“Qui è come una casa, anzi di più. È come una famiglia, perché c'è tanto affetto”. Sofia (il nome è di fantasia e lo ha scelto lei per raccontarsi), ha 20 anni e un passato doloroso alle spalle: una situazione familiare tormentata, un'adolescenza consumata dalla cocaina. Da Monza, il 24 ottobre di un anno fa, è arrivata nella CRAP OASI, una delle due Comunità Riabilitative Assistenziali Psichiatriche che OSA gestisce a Vico del Gargano, in provincia di Foggia.

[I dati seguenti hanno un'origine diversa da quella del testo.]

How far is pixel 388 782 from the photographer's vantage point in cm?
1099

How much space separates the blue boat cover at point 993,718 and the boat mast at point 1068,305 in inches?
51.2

Quasi 800 km per ritrovare la vita, il sorriso, in questa struttura che l'ha accolta e l'ha aiutata a voltare pagina. Non è stata una passeggiata e la strada è ancora lunga. Sofia ha dovuto convivere con la rabbia, la voglia di scappare via dalla comunità, con paure più grandi di lei. “Quando sono entrata qui non volevo fare un percorso psico-terapeutico: desideravo solo andare via e non avevo un comportamento giusto. Ho combinato tanti disastri. Poi a mano a mano, in questi ultimi tre mesi, i miei atteggiamenti sono migliorati e ora sto bene. È un poco che vale tanto: sto dando il meglio di me per recuperare. Dallo scorso anno non faccio più uso di sostanze stupefacenti. Qui ho trovato affetto, tutti mi vogliono bene, ma mi hanno dato delle regole, anche dure, che sono servite per la mia rieducazione. Sono davvero cambiata, ho preso coscienza di quello che poteva avvenire con certi miei comportamenti e sto meglio. E questo solo grazie all'aiuto di tutti, perché da soli non si va da nessuna parte”.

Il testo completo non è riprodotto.